The four dimensions of operational performance are:

Cost: the efficiency of the operations;
Quality:
- performance (product) quality (how good?)
- comformance (process) quality (as good as promised?)
Variety: customer heterogeneity;
Time: responsiveness to demand.

These four dimensions are important for 1) performance measurement and 2) defining a business strategy. Strategy guru, Michael Porter, suggested there are two ways in which an organization can get a competitive advantage: either through cost leadership or through differentiation. The dimensions that we discussed – variety, quality and timeliness – are three ways in which your operation can differentiate itself from others.

Ideally, as a business, we want to excel at all four areas. However, it is not possible as some goals, such as labor efficiency and responsiveness, are conflicting. Thus, we need to make tradeoffs. If we draw the performance metrics of two dimensions on a graph for all industry players, and the highest level of the efficiency frontier of the current industry, and the difference between a firm with the efficiency frontier is the inefficiency. By redesigning the process, it is possible to improve beyond the current efficiency frontier, and the firm gains a competitive advantage over the industry.

Process Analysis

First we discuss three most important performance measures of an operation, flow rate (also known as throughput), inventory, and flow time. They are defined as follows:

Flow rate / throughput: number of flow units going through the process per unit of time;
Flow Time: time it takes a flow unit to go from the beginning to the end of the process;
Inventory: the number of flow units in the process at a given moment in time;
Flow Unit: an atomic unit of analysis, e.g., customer for a restaurant.

If we draw the cumulative inflow and outflow of a process on the same graph, the flow time is the horizontal difference between the two lines, and inventory is the vertical difference between the two lines. Cumulative Flow

Note that “inventory” would show up in an accounting balance sheet if the flow unit is goods under production. It will not show up if it is to measure services. Inventory takes up more than 1 trillion dollars on the balance sheet of US companies in the manufacturing sector. Inventory happens whenever you have mismatches between supply and demand.

Bottleneck

The processing time or the activity time is the time taken for a flow unit to go through an activity (“how long does the worker spend on the task?”). It is expressed in unit of time per flow unit.

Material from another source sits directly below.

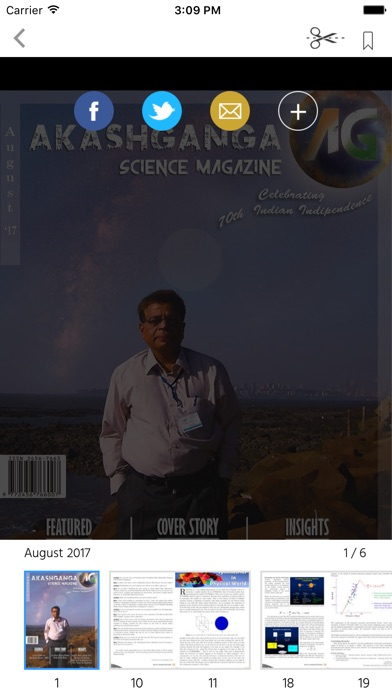 Akashganga Science Magazine screenshot 2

Process flow diagram visualizes the process with

triangles standing for flow units waiting;
arrows capturing the flow of the flow units;
boxes capturing the resources that carry out the activities in the process flow.

Process Flow Diagram

Capacity is \(1/\text{processing time}\). It answers “how many units can the worker make per unit of time?” If there are \(m\) workers at the activity, then \(\text{capacity} = m/\text{processing time}\).

Bottleneck refers the the process step with the lowest capacity (or highest processing time). Process capacity is the capacity of the bottleneck. Note that even the bottleneck can have excess capacity when there is insufficient demand. So the flow rate is the minimum of demand rate and process capacity. The utilization is \(\frac{\text{flow rate}}{\text{capacity}}\) which is 1 if demand equals to or exceeds capacity.

Labor Productivity

The processing time for activities in a process vary, and labor have idle time. We want to measure the labor productivity.

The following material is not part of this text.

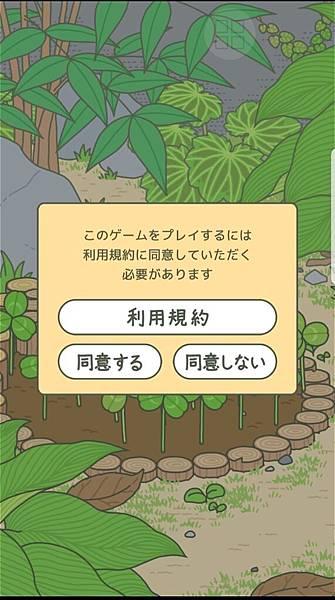 日文旅行青蛙初次14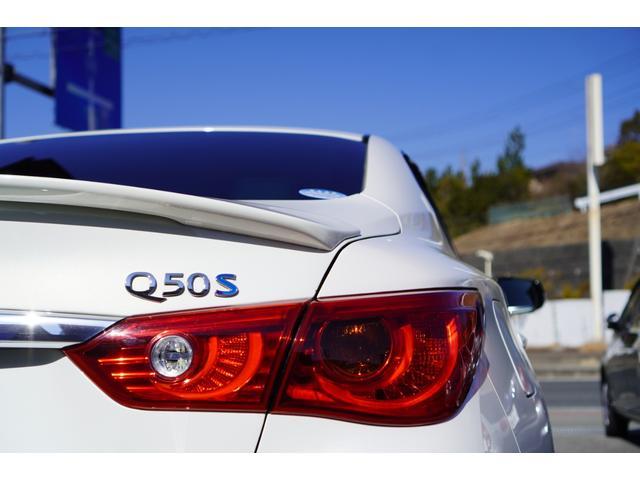 350GT ハイブリッド タイプSP インパルエアロ/ワンオーナー/黒革シート/純正ナビ/フルセグ/リアスポイラー/アラウンドビューモニター/パドルシフト/シートヒーター/LEDライト/ETC/スマートキー/純正アルミホイール(44枚目)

Cycle time is \(CT=1/\text{flow rate}\). It measures how much time passes between the completion of two subsequent flow units. Direct labor content is the sum of all processing times. If one worker is staffed at each activity, the direct idle time is the sum of difference between cycle time and processing time.

\(\text{Average labor utilization}=\frac{\text{labor content}}{\text{labor content}+\text{direct idle time}}\) \(\text{Cost of direct labor}=\frac{\text{total wages per unit of time}}{\text{flow rate per unit of time}}\)

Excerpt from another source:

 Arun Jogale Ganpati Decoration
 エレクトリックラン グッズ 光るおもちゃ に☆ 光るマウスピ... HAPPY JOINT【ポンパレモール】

While labor costs appear small at first, they are important if we roll up costs throughout the value chain (you are paying for your suppliers’ labor) and they are relative to the value added.

Little’s Law

Little’s Law states that the average inventory I is equal to the average flow rate R times the average flow time T. The implications are

Out of the three fundamental performance measures (I, R, T), only two can be chosen by the management.
If we hold throughput constant, reducing inventory is equivalent to reducing flow time.
Given the two of the three measures, we can solve for the third.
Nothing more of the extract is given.